I’m not for illegal immigration, either. But is arresting American judges and sending people with no criminal records to El Salvadoran prisons (possibly for life) with no due process a veneration of our Constitution or a desecration of it? If you can get behind that, then your powers of rationalization are much greater than mine.

So again, you say I’ve changed. But I would submit I haven’t. You have. (Or people like you — not truly knowing your past, I’m using you as a stand-in for a type I encounter with great frequency.) I’m still against all the horrible ideas I used to be against. But the terrain changed on me, with a lot of my former allies switching sides on the good-sense front. Too many of the people I knew as decent, God-fearing conservatives abandoned whatever they used to pass off as principle in order to profiteer off of Trumpism, which is often the exact opposite of what they once pretended to believe in. (I’ve never equated Trump to Hitler, but Vice President JD Vance is now working for a guy he regarded as The Fuhrer.) Or maybe they’re not profiteering at all. Maybe they just decided to pull for somebody who hates all the same people they do. Which doesn’t make them any more honorable.

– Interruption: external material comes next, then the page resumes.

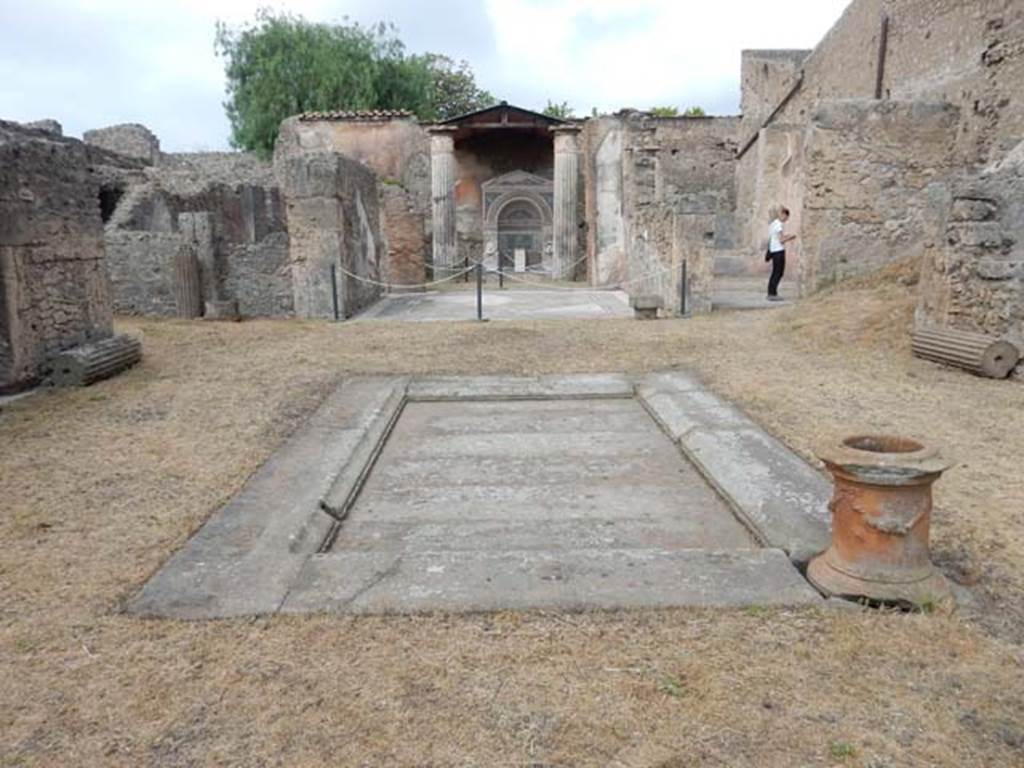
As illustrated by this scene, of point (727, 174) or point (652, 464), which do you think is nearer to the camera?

But casually dismissing those of us who managed not to make the same compromises is a copout. It makes us easier to dismiss if you classify us as “liberals” than if we're merely jaded or conscience-bitten versions of the person you’ve always known. I want to tell them: I’m still the same guy I was. But you've gone anarchist. Or fascist. Or nihilist. Or cultist. Or pick your "ist." But you ain't what you used to be. Not even close. And if libs and moderates can see that more clearly than you do, don’t blame me for finding common cause with them. At least somebody’s acknowledging what’s actually going on.

Because our first priority should be preserving this beautiful thing of ours. Something traditional conservatives used to be interested in conserving, but who don’t seem to be any longer. Too many have opted instead to swap out their core beliefs to pay fealty to the most obvious conman in our political history. To each his own. But if you want to double-back and accuse me of heresy for not signing on to the falseness that you seem willing to overlook, well, your cataracts are yours alone. Because I’m still interested in seeing reality as it exists, not as I wish it did. And I don’t mean to deliberately offend or drive people away. But if offense is taken, as I often tell detractors, attendance isn’t compulsory. You can leave anytime. Though if you ever regain a stomach for the truth, you might want to stick around. That’s all we’re interested in telling around here.